— begin PAGE EXTRACT —

Fields and Metadata (Field)

Omega includes a Field class that registers available fields and associated metadata for use in IO (or any other part of Omega that may require the field metadata). The module owning the field will define the Field together with some required metadata for compliance with the Climate and Forecast (CF) metadata conventios.. Groups of Fields can also be defined to provide a short cut to groups that are commonly used together, like the model state and tracer groups. Two special Fields, CodeMeta and SimMeta (with default names “code” and “simulation”, respectively), are defined on initialization to store global metadata or scalars needed for provenance or for restarting. The arrays containing Field data can be attached, retrieved or updated as needed, typically during IO. The Field class is not meant to be used during computations - the native Omega array types without metadata are more appropriate for that context.

To use the Field class, the Field header file must be included and as part of the application initialization, there should be a call to the init method: Fields initialized with the init method:

int Err = Field::init();

which primarily defines the CodeMeta and SimMeta fields for later use. For array fields, the appropriate Dimensions must be defined. The default dimensions (eg NCells, NEdges, NVertLevels) will be defined by the relevant Mesh initialization and should be done before any Fields are defined. See Dimension.

Fields are created with standard metadata using

   std::shared_ptr<Field> MyField =
   Field::create(FieldName,   ///< [in] Name of variable/field (string)
                 Description, ///< [in] long Name or description (string)
                 Units,       ///< [in] units (string)
                 StdName,     ///< [in] CF standard Name (string)
                 ValidMin,    ///< [in] min valid field value (same type as
                 ValidMax,    ///< [in] max valid field value  field data)
                 FillValue,   ///< [in] scalar used for undefined entries
                 NumDims,     ///< [in] number of dimensions (int)

— end PAGE EXTRACT —
— begin GIVEN RECORDS —

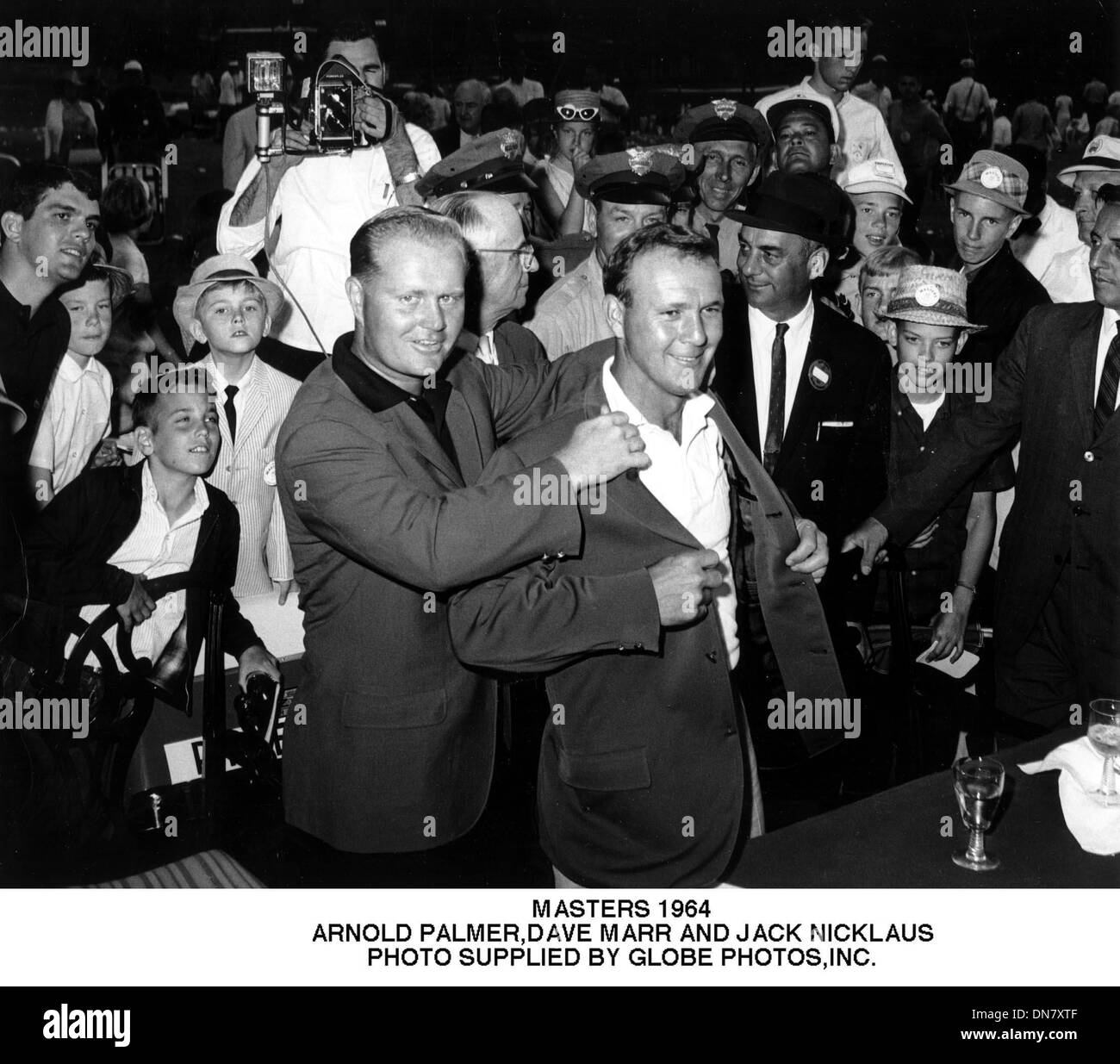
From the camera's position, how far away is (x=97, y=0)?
3.39 meters

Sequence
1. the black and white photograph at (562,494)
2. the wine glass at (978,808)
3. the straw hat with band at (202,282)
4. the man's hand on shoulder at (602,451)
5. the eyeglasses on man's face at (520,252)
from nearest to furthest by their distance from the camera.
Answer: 1. the wine glass at (978,808)
2. the man's hand on shoulder at (602,451)
3. the black and white photograph at (562,494)
4. the eyeglasses on man's face at (520,252)
5. the straw hat with band at (202,282)

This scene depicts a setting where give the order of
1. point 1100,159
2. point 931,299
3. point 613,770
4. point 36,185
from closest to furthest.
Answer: point 613,770 < point 36,185 < point 931,299 < point 1100,159

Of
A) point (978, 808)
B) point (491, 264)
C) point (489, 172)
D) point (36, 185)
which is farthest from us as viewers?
point (36, 185)

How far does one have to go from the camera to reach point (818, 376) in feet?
11.0

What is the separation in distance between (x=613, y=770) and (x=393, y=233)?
Result: 1117mm

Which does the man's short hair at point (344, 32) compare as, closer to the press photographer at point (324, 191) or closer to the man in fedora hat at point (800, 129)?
the press photographer at point (324, 191)

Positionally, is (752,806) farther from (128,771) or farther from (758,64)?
(758,64)

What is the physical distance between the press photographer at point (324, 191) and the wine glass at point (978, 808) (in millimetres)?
2312

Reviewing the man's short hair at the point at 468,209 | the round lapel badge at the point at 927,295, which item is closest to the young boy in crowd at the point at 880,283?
Answer: the round lapel badge at the point at 927,295

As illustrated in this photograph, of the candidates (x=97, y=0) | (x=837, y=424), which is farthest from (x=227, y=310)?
(x=837, y=424)

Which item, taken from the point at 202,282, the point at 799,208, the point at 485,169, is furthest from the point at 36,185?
the point at 799,208

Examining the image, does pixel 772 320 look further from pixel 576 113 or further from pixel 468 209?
pixel 576 113

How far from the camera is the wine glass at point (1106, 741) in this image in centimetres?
200

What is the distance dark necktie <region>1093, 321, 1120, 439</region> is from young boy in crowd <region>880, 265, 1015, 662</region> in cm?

— end GIVEN RECORDS —

AIM 1
Return the portion of the Fields and Metadata page between "which primarily defines" and "defined. See Dimension.", inclusive, word for word.
AIM 2
Condense the paragraph of the Fields and Metadata page that opens with "Omega includes a Field class" into a bulleted list that keeps its main facts.
The records placed after the Fields and Metadata page are separate material.

TASK RESULT 1
which primarily defines the CodeMeta and SimMeta fields for later use. For array fields, the appropriate Dimensions must be defined. The default dimensions (eg NCells, NEdges, NVertLevels) will be defined by the relevant Mesh initialization and should be done before any Fields are defined. See Dimension.

TASK RESULT 2
- Omega's Field class registers available fields and their metadata for use in IO or any other part of Omega that needs field metadata.
- The module that owns a field defines it, along with required metadata for compliance with the Climate and Forecast (CF) metadata conventions.
- Groups of Fields can be defined as shortcuts for fields often used together, such as the model state and tracer groups.
- Two special Fields, CodeMeta and SimMeta (default names "code" and "simulation"), are defined on initialization. They store global metadata or scalars needed for provenance or restarting.
- Arrays holding Field data can be attached, retrieved or updated as needed, usually during IO.
- The Field class is not for computations. Native Omega array types without metadata fit that use better.